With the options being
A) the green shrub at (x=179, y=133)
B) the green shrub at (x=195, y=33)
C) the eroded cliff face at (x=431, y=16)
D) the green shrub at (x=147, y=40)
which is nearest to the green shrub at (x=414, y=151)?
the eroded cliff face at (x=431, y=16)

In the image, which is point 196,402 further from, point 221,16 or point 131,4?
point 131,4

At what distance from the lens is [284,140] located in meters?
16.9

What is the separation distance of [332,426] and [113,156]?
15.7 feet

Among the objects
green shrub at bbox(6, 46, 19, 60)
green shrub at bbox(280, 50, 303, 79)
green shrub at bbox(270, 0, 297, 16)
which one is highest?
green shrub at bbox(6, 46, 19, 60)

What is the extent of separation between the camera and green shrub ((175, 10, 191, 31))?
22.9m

• • • •

Your objective: Recast the records above as a JSON list of strings, with one string for each line and blank lines omitted.

Task response:
[
  "With the options being",
  "A) the green shrub at (x=179, y=133)",
  "B) the green shrub at (x=195, y=33)",
  "C) the eroded cliff face at (x=431, y=16)",
  "D) the green shrub at (x=147, y=40)",
  "which is nearest to the green shrub at (x=414, y=151)?",
  "the eroded cliff face at (x=431, y=16)",
  "In the image, which is point 196,402 further from, point 221,16 or point 131,4?",
  "point 131,4",
  "At what distance from the lens is [284,140] located in meters?",
  "16.9",
  "What is the separation distance of [332,426] and [113,156]?",
  "15.7 feet",
  "Among the objects",
  "green shrub at bbox(6, 46, 19, 60)",
  "green shrub at bbox(280, 50, 303, 79)",
  "green shrub at bbox(270, 0, 297, 16)",
  "which one is highest?",
  "green shrub at bbox(6, 46, 19, 60)",
  "What is the extent of separation between the camera and green shrub ((175, 10, 191, 31))?",
  "22.9m"
]